▶ Goal of the exercise:
Everything from the line with "From the shooting" to the end of the data should be restated word for word, and nothing before it.

▶ Items listed in a dataset:
--- Start ---

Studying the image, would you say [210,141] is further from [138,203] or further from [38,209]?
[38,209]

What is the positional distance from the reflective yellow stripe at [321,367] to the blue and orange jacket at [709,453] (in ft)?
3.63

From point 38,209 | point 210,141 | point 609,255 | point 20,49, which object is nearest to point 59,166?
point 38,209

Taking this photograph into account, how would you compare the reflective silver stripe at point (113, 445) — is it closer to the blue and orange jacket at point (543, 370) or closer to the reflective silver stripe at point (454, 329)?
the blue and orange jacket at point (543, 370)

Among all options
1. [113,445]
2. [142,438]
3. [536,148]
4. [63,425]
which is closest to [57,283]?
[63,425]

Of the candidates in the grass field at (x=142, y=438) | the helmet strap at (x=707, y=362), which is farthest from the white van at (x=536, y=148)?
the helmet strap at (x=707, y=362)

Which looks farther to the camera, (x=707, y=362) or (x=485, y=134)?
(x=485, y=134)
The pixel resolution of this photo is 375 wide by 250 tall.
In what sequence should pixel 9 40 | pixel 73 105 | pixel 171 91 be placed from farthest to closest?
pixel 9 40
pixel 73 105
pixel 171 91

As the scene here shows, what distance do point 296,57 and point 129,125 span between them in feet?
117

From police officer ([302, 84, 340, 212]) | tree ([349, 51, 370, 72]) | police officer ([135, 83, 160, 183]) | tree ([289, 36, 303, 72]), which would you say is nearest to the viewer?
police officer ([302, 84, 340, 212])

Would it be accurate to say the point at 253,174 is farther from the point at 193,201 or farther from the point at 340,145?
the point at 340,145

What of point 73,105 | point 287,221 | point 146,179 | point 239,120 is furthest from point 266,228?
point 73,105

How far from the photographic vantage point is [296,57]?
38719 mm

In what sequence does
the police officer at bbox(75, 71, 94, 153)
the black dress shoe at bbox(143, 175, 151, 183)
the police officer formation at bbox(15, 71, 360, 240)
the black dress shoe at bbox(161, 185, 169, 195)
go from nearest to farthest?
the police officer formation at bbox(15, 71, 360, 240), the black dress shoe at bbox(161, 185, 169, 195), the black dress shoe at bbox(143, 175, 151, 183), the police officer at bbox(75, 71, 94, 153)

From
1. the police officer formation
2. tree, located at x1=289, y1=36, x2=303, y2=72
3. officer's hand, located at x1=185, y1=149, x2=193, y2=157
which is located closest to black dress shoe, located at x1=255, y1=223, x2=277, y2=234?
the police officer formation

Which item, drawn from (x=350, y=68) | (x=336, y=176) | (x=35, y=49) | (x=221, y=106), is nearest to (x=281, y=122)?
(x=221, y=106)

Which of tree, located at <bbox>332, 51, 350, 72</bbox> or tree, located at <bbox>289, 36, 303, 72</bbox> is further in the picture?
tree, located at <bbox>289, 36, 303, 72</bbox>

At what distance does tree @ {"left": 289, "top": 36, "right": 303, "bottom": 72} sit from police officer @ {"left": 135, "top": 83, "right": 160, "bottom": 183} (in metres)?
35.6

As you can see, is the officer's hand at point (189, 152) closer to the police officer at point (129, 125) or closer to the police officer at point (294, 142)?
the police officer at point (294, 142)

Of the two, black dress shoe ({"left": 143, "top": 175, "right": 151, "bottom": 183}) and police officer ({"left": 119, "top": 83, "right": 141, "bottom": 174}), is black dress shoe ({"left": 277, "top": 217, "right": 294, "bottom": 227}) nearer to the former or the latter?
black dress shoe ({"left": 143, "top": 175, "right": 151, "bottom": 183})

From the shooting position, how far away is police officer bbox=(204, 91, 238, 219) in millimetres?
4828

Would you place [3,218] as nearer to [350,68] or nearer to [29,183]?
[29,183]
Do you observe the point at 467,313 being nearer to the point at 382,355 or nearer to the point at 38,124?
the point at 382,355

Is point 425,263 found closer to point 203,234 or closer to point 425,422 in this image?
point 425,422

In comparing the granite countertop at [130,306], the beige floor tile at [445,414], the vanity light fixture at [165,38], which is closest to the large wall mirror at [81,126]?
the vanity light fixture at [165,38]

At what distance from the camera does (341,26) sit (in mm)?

--- End ---

▶ Exercise response:
From the shooting position, how far away is police officer bbox=(204, 91, 238, 219) in millimetres?
4828

Would you place [3,218] as nearer to [350,68] or nearer to [29,183]?
[29,183]
Do you observe the point at 467,313 being nearer to the point at 382,355 or nearer to the point at 38,124?
the point at 382,355

Is point 425,263 found closer to point 203,234 or closer to point 425,422 in this image?
point 425,422

In comparing the granite countertop at [130,306], the beige floor tile at [445,414], the vanity light fixture at [165,38], which is closest to the large wall mirror at [81,126]?
the vanity light fixture at [165,38]

At what distance from the camera does (341,26) sit (in mm)?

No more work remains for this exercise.